Originally Posted by
tsquare
However you want to do it. All I am saying is that when this comes up there is always a backlash against senior guys flying greenslips, yet nobody ever says anything about the cellar dweller that answers his phone and flies IAs to the tune of a hundred fifty hours pay... And to set the record straight, I am a bottom feeder in my category and prolly will be for a long time.....
Part of the problem with pilots having this attitude versus that regarding overtime flying is the unclear coding and ramifications in DBMS.
For example, a "G" means a green slip. If the pilot getting the GS is a regular lineholder, it is fairly straightforward. He is working on his otherwise days off, permanently solves the company's critical staffing need, gets compensated double pay for it, end of story.

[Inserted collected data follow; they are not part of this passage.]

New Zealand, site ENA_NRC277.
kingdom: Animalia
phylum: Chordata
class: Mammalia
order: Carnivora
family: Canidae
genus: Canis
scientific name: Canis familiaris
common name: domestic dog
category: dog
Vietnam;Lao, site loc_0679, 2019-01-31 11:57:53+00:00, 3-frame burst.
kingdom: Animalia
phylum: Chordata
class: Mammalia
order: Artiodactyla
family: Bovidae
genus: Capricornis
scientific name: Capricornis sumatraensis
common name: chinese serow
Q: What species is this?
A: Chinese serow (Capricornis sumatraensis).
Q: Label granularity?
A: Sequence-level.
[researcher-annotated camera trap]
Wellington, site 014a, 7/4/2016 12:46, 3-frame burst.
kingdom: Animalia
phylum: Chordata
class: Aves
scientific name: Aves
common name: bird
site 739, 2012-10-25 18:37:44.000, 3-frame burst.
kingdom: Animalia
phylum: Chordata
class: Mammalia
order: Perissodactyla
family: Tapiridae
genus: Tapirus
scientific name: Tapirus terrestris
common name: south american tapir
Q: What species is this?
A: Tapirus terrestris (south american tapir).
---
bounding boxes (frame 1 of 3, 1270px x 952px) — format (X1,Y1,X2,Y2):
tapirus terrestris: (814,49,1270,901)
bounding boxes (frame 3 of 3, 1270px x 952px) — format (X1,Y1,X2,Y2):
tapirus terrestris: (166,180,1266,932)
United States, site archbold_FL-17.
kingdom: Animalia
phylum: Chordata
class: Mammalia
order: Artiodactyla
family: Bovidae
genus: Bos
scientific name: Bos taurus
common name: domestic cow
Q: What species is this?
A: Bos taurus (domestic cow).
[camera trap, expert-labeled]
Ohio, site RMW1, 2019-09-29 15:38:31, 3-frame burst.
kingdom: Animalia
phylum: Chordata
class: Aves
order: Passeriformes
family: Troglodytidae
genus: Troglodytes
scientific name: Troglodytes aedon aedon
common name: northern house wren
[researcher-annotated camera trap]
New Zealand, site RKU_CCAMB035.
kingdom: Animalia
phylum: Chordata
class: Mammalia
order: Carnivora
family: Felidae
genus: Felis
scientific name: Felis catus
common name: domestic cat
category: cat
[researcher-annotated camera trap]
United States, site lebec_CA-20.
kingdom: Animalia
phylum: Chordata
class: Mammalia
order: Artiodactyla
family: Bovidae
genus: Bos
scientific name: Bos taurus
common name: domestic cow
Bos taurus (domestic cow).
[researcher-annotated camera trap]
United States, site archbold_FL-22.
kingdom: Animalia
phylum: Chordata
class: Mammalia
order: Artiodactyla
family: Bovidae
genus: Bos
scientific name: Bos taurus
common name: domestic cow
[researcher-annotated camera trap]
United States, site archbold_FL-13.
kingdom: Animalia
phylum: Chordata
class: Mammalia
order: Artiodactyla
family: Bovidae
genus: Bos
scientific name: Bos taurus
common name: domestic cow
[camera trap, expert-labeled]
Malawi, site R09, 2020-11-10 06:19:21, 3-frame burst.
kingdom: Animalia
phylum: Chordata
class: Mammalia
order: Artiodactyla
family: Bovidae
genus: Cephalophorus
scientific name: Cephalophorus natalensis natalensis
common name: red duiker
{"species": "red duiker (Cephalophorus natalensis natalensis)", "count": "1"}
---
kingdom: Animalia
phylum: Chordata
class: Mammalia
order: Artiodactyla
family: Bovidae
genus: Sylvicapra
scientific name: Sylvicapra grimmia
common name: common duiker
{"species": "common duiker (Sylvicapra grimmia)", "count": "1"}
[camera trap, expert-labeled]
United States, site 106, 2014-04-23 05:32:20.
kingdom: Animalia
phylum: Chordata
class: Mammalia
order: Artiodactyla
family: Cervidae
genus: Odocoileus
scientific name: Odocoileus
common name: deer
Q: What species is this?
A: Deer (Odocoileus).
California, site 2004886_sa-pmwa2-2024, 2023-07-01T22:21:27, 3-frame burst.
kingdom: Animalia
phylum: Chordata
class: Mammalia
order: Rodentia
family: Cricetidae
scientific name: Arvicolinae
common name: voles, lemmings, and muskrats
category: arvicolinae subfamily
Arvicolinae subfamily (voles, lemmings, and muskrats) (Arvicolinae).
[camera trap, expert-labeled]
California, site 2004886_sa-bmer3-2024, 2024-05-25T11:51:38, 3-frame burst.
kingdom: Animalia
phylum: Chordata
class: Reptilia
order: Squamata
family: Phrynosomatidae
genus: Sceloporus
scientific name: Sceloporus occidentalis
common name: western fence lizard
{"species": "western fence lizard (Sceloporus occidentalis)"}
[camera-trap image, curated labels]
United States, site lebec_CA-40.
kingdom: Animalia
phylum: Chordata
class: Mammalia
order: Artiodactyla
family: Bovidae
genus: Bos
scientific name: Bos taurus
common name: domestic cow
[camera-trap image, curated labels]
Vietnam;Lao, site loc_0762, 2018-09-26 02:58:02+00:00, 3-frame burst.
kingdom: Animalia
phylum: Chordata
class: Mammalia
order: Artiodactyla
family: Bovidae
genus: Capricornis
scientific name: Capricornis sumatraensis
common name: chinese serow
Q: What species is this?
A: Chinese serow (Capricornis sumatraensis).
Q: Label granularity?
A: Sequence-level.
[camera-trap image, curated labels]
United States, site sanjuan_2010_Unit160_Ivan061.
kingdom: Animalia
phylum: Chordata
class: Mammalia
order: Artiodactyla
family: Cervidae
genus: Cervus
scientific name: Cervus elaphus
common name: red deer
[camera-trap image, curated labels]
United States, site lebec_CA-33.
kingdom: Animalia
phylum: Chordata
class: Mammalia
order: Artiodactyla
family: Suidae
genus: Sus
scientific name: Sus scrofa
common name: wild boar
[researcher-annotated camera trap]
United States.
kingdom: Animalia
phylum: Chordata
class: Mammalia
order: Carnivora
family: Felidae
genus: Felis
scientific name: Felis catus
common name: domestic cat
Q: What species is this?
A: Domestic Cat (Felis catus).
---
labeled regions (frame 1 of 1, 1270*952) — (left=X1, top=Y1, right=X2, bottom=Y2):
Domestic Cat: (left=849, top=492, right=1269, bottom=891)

However, if the pilot is on reserve (see ATL 320A) the ramifications for the company are
completely different. He is flying a GS on his reserve days off, and gets paid for the trip flown above the reserve guarantee...AND gets the days off paid back! He has not permanently solved anything for the company (and good on him), just their problem
that day. But since due to the x-day payback he will no longer be available to them on the days he otherwise would have been, now they have yet another problem to solve a few days later.
A reserve GS, though coded "G" in the DBMS daily trip coverage, functions far more like a green slip with conflict (GSWC, coded "C" in daily trip coverage) than a straight green slip. In fact, I have always wondered why the DBMS trip coverage designator wasn't a different letter for GS flown by reserves vice regulars.